How can I use html agility to grab everything between <b> and <br>
See the question and my original answer on StackOverflowIt's not that easy because the original document is quite unstructured (not using a hierarchical layout, but a flat one), but here is how you can extract the main text fields with the Html Agility Pack:
HtmlDocument doc = new HtmlDocument();
doc.Load("yourDoc.Htm");
// Get A nodes that have an HREF attribute
foreach (HtmlNode node in doc.DocumentNode.SelectNodes("//b/a[@href]"))
{
// This will contain anchor's displayed text
string title = node.InnerText;
Console.WriteLine("title=" + title);
// Get the 1st BR, and then it's next sibling of TEXT type.

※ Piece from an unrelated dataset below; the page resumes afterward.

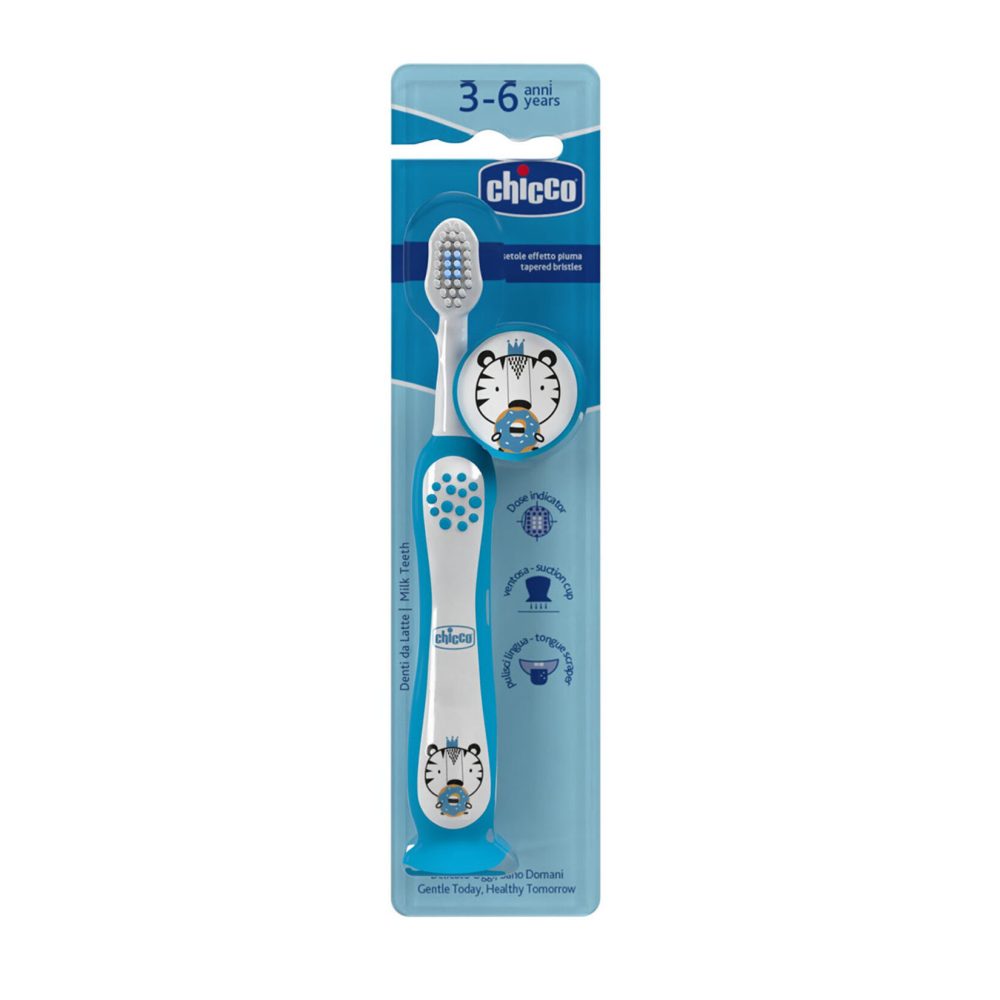 Chicco Diş Fırçası 3-6 Yaş Tiger Mavi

HtmlNode sizeNode = node.SelectSingleNode("../following-sibling::br[1]/following-sibling::text()");
Console.WriteLine(" size=" + sizeNode.InnerText.Trim());
// Get the 3nd BR, and then it's next sibling of TEXT type.
HtmlNode eanNode = node.SelectSingleNode("../following-sibling::br[2]/following-sibling::text()");
Console.WriteLine(" ean=" + eanNode.InnerText.Trim());
// Get the 3rd BR, and then it's next sibling of TEXT type.
HtmlNode upcNode = node.SelectSingleNode("../following-sibling::br[3]/following-sibling::text()");
Console.WriteLine(" upc=" + upcNode.InnerText.Trim());
}
This will display:
title=Peanut Delight Peanut Butter & Grape Jelly
size=Size: 18 oz
ean=GTIN/EAN-13: 0041498143909 / 00-41498-14390-9
upc=UPC-A: 041498143909 / 04149814390
title=Nabisco Nutter Butter Sandwich Cookie Bites Peanut Butter
size=Size: 10 oz
ean=GTIN/EAN-13: 0044000046118 / 00-44000-04611-8
upc=UPC-A: 044000046118 / 04400004611
title=Nabisco Nutter Butter Sandwich Cookies Chocolate Peanut Butter 4 Ct
size=Size: 12 oz
ean=GTIN/EAN-13: 0044000003562 / 00-44000-00356-2
upc=UPC-A: 044000003562 / 04400000356
etc...
NOTE: It's not 100% finished, as you'll have to parse the size, ean and upc variable using standard string manipulation (IndexOf, Substring, etc...) or Regex but the Html side of things is done.